Connectors guide | Unified chat memory | MCP architecture

Discover and use your installed plugins

Vault Operator scans your installed plugins at startup and generates a skill file for each one. It can run Obsidian commands, call plugin APIs, and stitch multiple plugins into one workflow.

Dataview queries, Kanban boards, Templater templates, Tasks, Excalidraw: if you have the plugin installed, the agent can use it.

Example prompt: "Create a Kanban board from the open tasks in my project notes."

Skills, rules, and workflows | How plugin discovery works

Stay in control via the auto-approval surface

Every file change asks for your approval. Every edit creates a snapshot you can undo with one click. The operation log records every step.

Under Settings > Vault Operator > Agents > Auto-approve you decide which categories run silently and which keep asking: read, write, web, vault, plugin API reads, plugin API writes, recipes, and MCP calls. You can also keep "ask every time" everywhere if you want every action to surface.

You pick the AI model. You decide what gets sent to the cloud. If you want zero cloud dependency, run everything locally with Ollama or LM Studio.

No surprises: Vault Operator cannot change a file without showing you the diff first.

Safety and control | How governance works

It learns how you work

When the agent completes a task successfully, it remembers the tool sequence. After a few repetitions, the helper model plans a single deterministic execution from the matching recipe and skips most of the iterative reasoning. The same task drops from eight LLM calls to two, and from hundreds of thousands of tokens to tens.

Mastery and recipes

It delegates complex work

For tasks that span multiple topics, Vault Operator can spawn sub-agents. One can research meeting notes while another searches the web. A third stitches both into a document. Sub-agents run in isolation, each with their own conversation context. The main agent collects and combines their results.

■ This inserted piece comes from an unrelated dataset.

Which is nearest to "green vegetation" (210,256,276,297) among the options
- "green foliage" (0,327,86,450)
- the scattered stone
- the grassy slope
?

Example prompt: "Compare what my vault says about pricing strategy with the latest market research online, then write a recommendation note."

Multi-agent guide

It runs the right model at the right time

You configure a provider once. Vault Operator discovers its models, sorts them into Budget, Main, and Frontier, and runs the chat loop on Main by default. The consult_flagship tool escalates one synthesis step to Frontier when the agent struggles, capped at three calls per task and 3000 output tokens. Cheap background work (context condensing, fast-path planning, presentation planning, recipe promotion) routes to a separate helper model you pick once.

Choosing a model | Providers reference

What it costs

Vault Operator itself is free and open source. You pay only for the AI model you use.

OptionMonthly cost
Google Gemini (free tier)Free
Ollama / LM Studio (local)Free (your hardware)
OpenRouter (cloud)Pay per token, typically $0.50 to $5 per day
Anthropic / OpenAI (direct)Pay per token, typically $1 to $10 per day
GitHub Copilot (subscription)Included with Copilot subscription
ChatGPT Plus / Pro (OAuth)Included with the existing subscription

The cost-aware loop (advisor pattern, helper-model routing, KV-cache alignment, context externalization, prompt slim-down) keeps token use low. On simple search-and-summarize tasks the same workload drops from around 634K tokens to around 60K.